Au centre Pompidou: 12 février - 9 juin 2014

Henri Cartier-Bresson à New-York en 1935 - Goerges Hoyningen-Huene/Digital images
-La reprise des "Palmes de Monsieur Schutz" au Théâtre Michel
est un moment de grande joie théâtrale, excellents acteurs, très joli décor, et un texte, des situations, d'une drôlerie très très rafraichissante. Cette nouvelle création de la pièce est une grande réussite.
De Jean-Noël Fenwick, mise en scène: Patrick Zard, avec: Guillaume Bouchède, Constance Carrelet, Michel Crémadès, Benjamin Egner, Daniel Hanssens, Valérie Vogt.

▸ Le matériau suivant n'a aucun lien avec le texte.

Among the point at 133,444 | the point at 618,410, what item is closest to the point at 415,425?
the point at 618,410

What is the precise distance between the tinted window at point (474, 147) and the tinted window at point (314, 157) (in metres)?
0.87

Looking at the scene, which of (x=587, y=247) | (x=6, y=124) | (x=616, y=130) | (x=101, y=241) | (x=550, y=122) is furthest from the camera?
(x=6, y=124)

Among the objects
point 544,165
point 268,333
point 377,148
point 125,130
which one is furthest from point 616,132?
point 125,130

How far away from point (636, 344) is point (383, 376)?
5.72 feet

L'histoire de cette pièce:
comédie tendre et scientifique sur une tranche de vie de Pierre et Marie Curie (de leur rencontre en 1898 à la découverte de la radioactivité), elle fut créée en septembre 1989 au Théâtre des Mathurins. En 1990 elle obtient 4 Molières, auteur-mise en scène-décor-spectacle théâtre privé, et sera jouée plus de 1000 fois.
Au Théâtre Michel, rue des Mathurins - 19 septembre 2013 au 30 mars 2014
-Roman d'une garde robe au musée Carnavalet
Ce n'est pas une simple exposition de robes coutures mais une formidable mise en scène de la garde robe d'une parisienne chic des années 1900-1930. On entre dans cette exposition comme si on poussait la porte du dressing d'Alice Alleaume, 1ère vendeuse chez Cheruit de 1912 à 1923: vêtements, bijoux, accessoires... des plus grandes maisons parisiennes de l'époque: Chéruit, Worth, Lanvin... On pénètre dans le dressing et dans l'histoire de cette femme à la mode, très élégante: c'est attachant, comme un roman.